WORK ORDER: Copy out the caption text of every item below word for word, one per line, and leave out the picture markers.

TASK INPUTS:
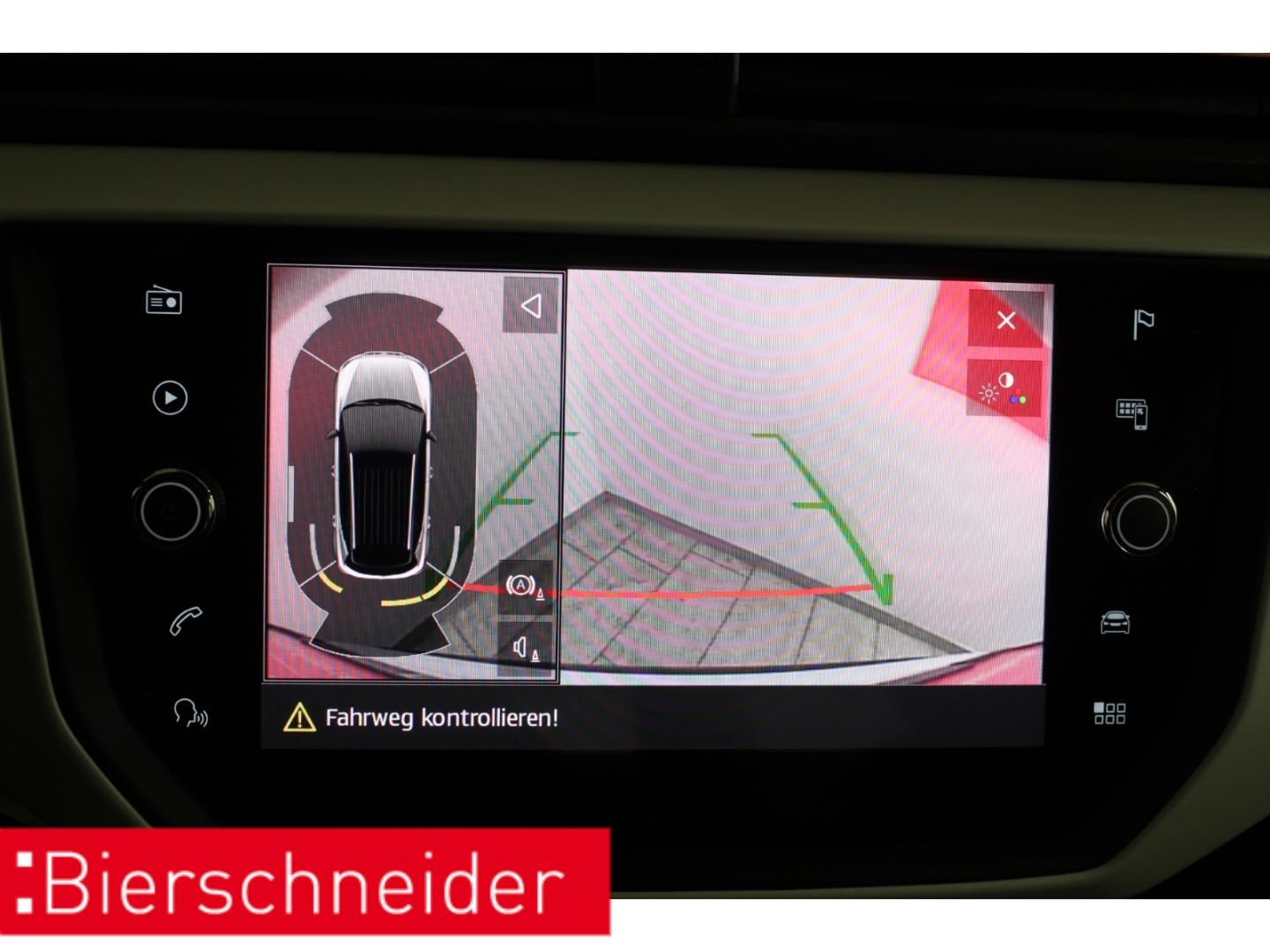 Seat Arona 1.0 TSI Xcellence 17 NAVI PDC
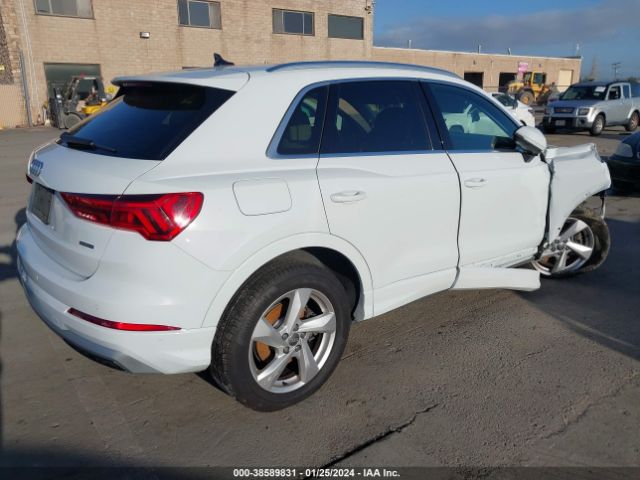 Photo 3 VIN: WA1BECF3XK1081352 - AUDI Q3 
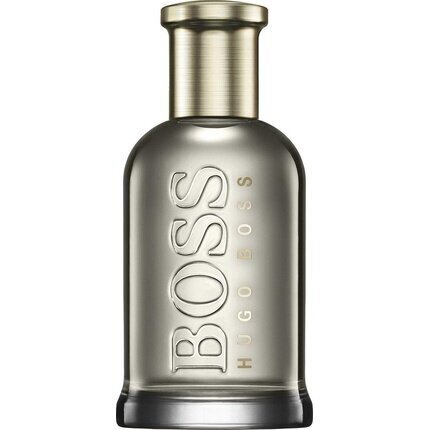 Hugo Boss Bottled EDP meestele 100 ml цена и информация | Meeste parfüümid | kaup24.ee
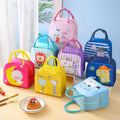 Baby lunch bag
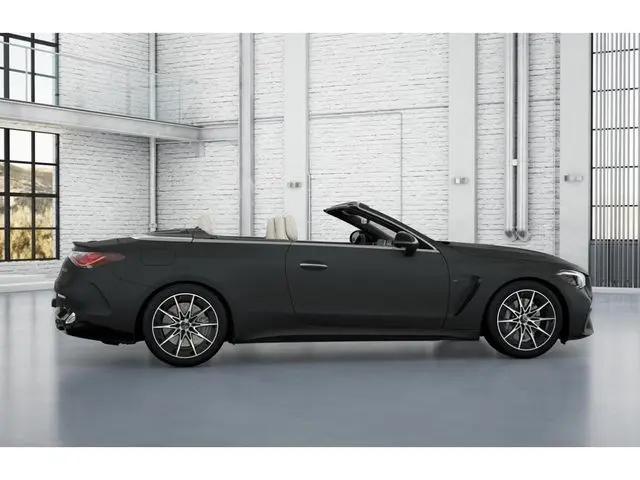 2026 Mercedes-Benz CL AMG CLE 53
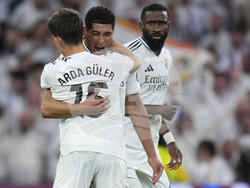 Spain Soccer La Liga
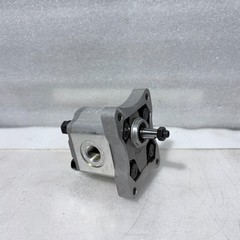 Hydropack Bulgaria C048XTH Hydraulic Gear Pump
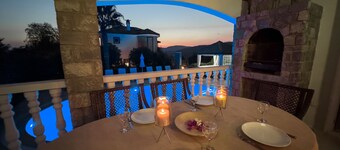 Private Villa ErzanMyne Private Pool Mountain View Ovacik Oludeniz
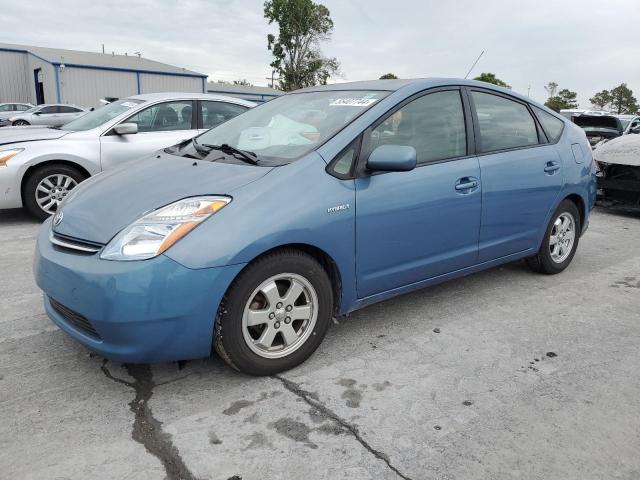 2008 TOYOTA PRIUS, 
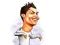 Peli Ronaldo Soccer Challenge verkossa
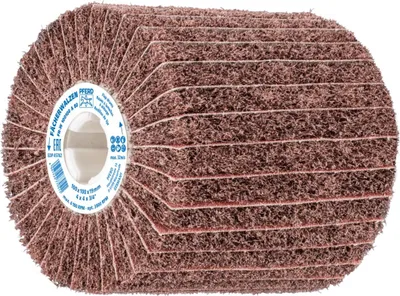 Obrázek produktu pro PFERD 44641108, 4800 ot/min, 1,9 cm, 10 cm, 494 g, 114 mm, 117 mm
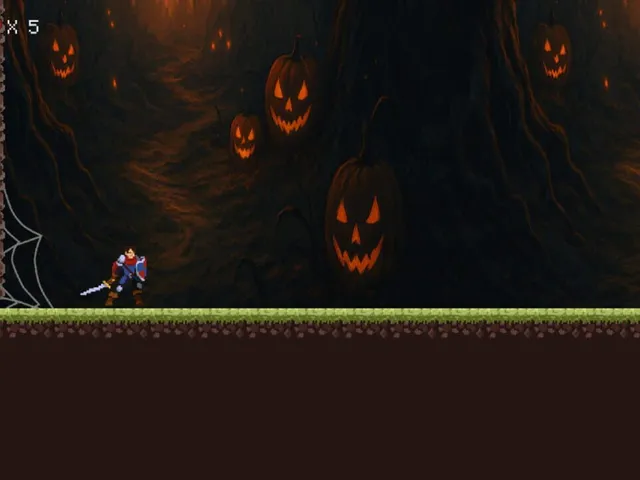 Voidblade Shadows of The Realm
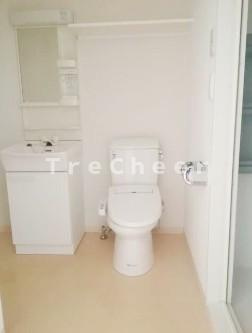 【トイレ】 | グランデュオ田園調布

FINISHED TASK:
 Seat Arona 1.0 TSI Xcellence 17 NAVI PDC
 Photo 3 VIN: WA1BECF3XK1081352 - AUDI Q3 
 Hugo Boss Bottled EDP meestele 100 ml цена и информация | Meeste parfüümid | kaup24.ee
 Baby lunch bag
 2026 Mercedes-Benz CL AMG CLE 53
 Spain Soccer La Liga
 Hydropack Bulgaria C048XTH Hydraulic Gear Pump
 Private Villa ErzanMyne Private Pool Mountain View Ovacik Oludeniz
 2008 TOYOTA PRIUS, 
 Peli Ronaldo Soccer Challenge verkossa
 Obrázek produktu pro PFERD 44641108, 4800 ot/min, 1,9 cm, 10 cm, 494 g, 114 mm, 117 mm
 Voidblade Shadows of The Realm
 【トイレ】 | グランデュオ田園調布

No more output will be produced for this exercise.